S’il y a synonymie (plusieurs noms scientifiques similaires ont été utilisés pour différents
taxons), c’est la publication la plus ancienne qui l’emporte.
=> Le spécimen devient alors le référent unique au monde pour l’application du nom de
l’espèce.
En conclusion
Deux chercheurs du Muséum national d’Histoire naturelle (une spécialiste des araignées et
un spécialiste des mollusques) résument ces différents points au cours d’une interview.
https://www.canalu.tv/video/mnhn/decouvrir_decrire_et_nommer_une_nouvelle_espece_animale.23086
https://www.canalu.tv/video/mnhn/decouvrir_decrire_et_nommer_une_nouvelle_espece_animale.23088
Pour aller plus loin (la conservation des types)

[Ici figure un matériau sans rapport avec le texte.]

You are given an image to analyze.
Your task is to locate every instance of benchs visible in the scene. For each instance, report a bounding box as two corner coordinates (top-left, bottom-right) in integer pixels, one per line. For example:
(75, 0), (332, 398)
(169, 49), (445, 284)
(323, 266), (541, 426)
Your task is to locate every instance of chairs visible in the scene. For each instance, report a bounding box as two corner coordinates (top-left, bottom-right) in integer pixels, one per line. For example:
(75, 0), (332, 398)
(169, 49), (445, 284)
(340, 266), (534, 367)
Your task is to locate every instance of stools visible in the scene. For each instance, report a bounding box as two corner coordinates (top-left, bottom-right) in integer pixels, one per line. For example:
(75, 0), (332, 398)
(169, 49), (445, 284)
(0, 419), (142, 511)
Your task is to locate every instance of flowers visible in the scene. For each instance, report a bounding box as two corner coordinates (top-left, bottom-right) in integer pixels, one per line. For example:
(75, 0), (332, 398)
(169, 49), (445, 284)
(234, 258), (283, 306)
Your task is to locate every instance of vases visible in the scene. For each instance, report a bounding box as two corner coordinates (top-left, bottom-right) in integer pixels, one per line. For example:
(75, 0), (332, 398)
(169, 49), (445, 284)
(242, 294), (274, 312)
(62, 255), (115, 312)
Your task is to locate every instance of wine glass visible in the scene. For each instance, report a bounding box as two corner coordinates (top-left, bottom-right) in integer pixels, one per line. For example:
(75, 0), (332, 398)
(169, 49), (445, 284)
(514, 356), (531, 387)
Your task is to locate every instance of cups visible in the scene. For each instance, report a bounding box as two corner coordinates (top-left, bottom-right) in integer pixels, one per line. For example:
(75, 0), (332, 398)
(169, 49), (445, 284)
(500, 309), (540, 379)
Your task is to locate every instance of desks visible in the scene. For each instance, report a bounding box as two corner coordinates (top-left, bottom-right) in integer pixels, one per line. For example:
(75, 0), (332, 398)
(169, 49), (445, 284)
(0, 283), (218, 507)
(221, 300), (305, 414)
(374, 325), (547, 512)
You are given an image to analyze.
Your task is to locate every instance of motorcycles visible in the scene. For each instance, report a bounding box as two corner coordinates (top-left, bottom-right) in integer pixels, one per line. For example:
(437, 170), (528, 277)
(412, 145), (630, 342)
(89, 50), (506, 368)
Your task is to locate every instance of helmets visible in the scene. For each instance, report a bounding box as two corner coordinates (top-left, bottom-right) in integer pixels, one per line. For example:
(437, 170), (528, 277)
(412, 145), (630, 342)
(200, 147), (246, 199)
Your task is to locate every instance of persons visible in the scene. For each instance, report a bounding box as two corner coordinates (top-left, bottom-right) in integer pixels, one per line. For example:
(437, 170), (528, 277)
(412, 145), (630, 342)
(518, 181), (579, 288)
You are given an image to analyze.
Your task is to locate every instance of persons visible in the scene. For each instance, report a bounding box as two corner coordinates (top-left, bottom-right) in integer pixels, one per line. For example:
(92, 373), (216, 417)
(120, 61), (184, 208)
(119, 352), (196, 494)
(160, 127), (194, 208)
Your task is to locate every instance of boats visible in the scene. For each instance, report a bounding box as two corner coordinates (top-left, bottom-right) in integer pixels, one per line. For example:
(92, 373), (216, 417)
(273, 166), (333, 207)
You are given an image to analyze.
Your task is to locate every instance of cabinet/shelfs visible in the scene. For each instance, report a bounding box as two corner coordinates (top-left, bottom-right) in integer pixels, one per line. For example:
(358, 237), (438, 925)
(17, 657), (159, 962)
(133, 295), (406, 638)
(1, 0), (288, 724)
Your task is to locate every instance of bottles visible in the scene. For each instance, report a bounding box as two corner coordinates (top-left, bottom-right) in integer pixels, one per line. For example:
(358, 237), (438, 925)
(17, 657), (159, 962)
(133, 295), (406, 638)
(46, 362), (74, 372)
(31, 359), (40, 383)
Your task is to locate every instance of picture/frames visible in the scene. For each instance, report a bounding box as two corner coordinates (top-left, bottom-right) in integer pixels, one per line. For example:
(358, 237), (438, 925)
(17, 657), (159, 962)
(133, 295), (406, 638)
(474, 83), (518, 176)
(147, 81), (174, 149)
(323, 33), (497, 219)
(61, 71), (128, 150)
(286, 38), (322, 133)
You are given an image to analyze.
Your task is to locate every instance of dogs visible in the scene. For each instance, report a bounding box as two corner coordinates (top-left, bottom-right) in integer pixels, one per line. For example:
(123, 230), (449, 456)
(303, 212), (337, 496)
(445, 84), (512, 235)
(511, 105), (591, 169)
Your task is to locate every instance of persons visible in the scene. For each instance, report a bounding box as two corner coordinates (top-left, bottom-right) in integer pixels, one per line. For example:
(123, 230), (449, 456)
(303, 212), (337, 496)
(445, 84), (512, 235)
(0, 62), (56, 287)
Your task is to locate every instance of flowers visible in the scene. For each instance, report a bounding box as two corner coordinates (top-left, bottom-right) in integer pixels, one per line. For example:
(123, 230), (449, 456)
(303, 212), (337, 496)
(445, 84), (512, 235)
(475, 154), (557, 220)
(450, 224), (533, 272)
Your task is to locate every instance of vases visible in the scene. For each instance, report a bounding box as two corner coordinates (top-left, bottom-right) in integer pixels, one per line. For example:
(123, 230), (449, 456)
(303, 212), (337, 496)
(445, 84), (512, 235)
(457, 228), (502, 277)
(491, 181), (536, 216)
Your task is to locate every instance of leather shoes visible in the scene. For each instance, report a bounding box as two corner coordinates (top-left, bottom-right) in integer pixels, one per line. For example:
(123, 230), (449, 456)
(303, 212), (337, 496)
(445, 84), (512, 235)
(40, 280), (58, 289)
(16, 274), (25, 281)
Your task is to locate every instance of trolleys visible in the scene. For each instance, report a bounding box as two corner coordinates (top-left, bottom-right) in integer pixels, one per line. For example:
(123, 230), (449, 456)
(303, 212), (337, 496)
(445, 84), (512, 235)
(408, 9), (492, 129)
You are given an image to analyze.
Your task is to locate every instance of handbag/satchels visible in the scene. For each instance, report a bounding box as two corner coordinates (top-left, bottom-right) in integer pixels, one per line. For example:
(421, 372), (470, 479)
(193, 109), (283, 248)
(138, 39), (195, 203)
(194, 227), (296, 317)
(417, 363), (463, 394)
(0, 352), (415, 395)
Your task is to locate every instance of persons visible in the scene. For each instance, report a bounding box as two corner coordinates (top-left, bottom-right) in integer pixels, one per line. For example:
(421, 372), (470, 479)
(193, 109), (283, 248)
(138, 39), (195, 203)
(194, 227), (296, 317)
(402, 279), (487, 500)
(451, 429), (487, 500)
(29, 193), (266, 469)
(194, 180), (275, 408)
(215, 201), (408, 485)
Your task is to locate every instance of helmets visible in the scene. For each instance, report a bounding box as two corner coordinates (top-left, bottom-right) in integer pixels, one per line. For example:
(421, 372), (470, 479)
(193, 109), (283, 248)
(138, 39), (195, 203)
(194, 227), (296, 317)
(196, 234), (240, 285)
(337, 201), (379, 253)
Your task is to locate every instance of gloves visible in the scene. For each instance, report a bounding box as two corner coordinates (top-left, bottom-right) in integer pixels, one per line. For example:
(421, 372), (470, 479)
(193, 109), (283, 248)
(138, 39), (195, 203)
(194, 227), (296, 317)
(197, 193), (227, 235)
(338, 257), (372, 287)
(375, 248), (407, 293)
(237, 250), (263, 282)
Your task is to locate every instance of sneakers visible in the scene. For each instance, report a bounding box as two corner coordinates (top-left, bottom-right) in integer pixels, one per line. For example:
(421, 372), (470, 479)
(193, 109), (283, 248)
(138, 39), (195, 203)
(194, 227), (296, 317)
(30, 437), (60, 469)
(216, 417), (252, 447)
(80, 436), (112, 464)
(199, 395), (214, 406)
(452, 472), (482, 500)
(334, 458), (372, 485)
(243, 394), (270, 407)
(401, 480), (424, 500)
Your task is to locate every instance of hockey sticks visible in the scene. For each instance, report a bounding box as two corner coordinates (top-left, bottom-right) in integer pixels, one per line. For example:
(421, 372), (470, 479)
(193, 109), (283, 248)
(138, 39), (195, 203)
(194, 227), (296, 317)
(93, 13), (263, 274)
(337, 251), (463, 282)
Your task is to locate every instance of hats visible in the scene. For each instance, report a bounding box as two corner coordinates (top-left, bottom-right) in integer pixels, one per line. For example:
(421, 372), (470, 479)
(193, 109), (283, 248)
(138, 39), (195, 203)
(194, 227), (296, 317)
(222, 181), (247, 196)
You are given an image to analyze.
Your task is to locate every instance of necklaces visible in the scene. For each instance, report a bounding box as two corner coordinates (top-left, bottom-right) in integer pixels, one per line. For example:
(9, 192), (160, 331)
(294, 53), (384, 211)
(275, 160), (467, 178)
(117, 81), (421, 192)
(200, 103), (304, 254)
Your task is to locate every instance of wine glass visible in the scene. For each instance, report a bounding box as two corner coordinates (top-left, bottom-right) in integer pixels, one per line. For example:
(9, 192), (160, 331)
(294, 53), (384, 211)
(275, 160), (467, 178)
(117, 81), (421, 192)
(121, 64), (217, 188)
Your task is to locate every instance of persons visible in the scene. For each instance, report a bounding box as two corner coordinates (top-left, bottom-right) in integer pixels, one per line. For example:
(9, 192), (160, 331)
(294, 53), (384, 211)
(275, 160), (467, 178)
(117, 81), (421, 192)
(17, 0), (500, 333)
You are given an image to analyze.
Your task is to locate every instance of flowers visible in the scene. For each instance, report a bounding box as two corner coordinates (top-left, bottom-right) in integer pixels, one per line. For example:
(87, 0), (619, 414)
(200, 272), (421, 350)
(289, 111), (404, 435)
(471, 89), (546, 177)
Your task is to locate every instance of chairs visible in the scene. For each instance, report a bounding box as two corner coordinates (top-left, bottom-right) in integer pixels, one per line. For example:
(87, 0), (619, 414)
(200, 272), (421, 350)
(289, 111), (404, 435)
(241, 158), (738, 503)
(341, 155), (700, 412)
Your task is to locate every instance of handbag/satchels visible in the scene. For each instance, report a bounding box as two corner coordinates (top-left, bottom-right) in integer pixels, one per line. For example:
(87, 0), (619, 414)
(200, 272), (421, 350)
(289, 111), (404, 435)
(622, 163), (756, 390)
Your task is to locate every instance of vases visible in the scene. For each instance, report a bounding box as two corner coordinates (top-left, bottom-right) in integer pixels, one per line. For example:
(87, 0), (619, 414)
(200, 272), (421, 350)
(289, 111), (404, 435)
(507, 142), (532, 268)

Les spécimens types sont conservés soigneusement dans les collections de muséums
d’Histoire naturelle ou d’universités. Ils portent une étiquette rouge qui permet de les
distinguer des autres spécimens. Certains muséums, tel que Muséum national d’Histoire
naturelle (MNHN), possèdent des typothèques, c’est-à-dire des locaux qui abritent des
collections faites uniquement de types. C’est le cas pour les fossiles. Ils y sont rangés en
sûreté et lorsque l’on sait que les collections de Paléontologie du MNHN comptent entre
cinq et six millions de spécimens, cela permet de les retrouver plus facilement. En effet,
ils doivent être disponibles pour tout chercheur qui souhaite les étudier puisqu’ils vont
servir de point de comparaison. Grâce à ces types, les chercheurs déterminent si leur
découverte constitue une nouvelle espèce.